■ WORK TO BE COMPLETED: Reproduce every entry exactly as shown.

■ DATA SUPPLIED:

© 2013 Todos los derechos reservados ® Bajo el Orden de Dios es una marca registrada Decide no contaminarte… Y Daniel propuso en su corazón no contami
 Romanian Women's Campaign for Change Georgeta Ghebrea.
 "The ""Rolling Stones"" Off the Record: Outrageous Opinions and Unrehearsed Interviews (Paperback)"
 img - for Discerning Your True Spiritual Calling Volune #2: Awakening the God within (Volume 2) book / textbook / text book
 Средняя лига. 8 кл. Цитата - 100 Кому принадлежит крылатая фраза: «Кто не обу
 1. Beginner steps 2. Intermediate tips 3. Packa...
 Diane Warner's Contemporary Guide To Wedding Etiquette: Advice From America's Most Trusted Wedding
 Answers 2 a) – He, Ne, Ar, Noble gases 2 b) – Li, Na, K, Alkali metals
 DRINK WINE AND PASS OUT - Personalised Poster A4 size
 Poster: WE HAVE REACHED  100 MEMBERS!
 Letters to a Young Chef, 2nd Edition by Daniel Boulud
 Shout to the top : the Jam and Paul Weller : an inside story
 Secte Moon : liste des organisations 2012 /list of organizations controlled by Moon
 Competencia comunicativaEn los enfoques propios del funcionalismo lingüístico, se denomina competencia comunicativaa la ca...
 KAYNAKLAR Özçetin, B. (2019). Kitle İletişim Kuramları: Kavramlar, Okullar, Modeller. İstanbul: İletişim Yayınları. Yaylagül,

■ EXPECTED ANSWER:
© 2013 Todos los derechos reservados ® Bajo el Orden de Dios es una marca registrada Decide no contaminarte… Y Daniel propuso en su corazón no contami
 Romanian Women's Campaign for Change Georgeta Ghebrea.
 "The ""Rolling Stones"" Off the Record: Outrageous Opinions and Unrehearsed Interviews (Paperback)"
 img - for Discerning Your True Spiritual Calling Volune #2: Awakening the God within (Volume 2) book / textbook / text book
 Средняя лига. 8 кл. Цитата - 100 Кому принадлежит крылатая фраза: «Кто не обу
 1. Beginner steps 2. Intermediate tips 3. Packa...
 Diane Warner's Contemporary Guide To Wedding Etiquette: Advice From America's Most Trusted Wedding
 Answers 2 a) – He, Ne, Ar, Noble gases 2 b) – Li, Na, K, Alkali metals
 DRINK WINE AND PASS OUT - Personalised Poster A4 size
 Poster: WE HAVE REACHED  100 MEMBERS!
 Letters to a Young Chef, 2nd Edition by Daniel Boulud
 Shout to the top : the Jam and Paul Weller : an inside story
 Secte Moon : liste des organisations 2012 /list of organizations controlled by Moon
 Competencia comunicativaEn los enfoques propios del funcionalismo lingüístico, se denomina competencia comunicativaa la ca...
 KAYNAKLAR Özçetin, B. (2019). Kitle İletişim Kuramları: Kavramlar, Okullar, Modeller. İstanbul: İletişim Yayınları. Yaylagül,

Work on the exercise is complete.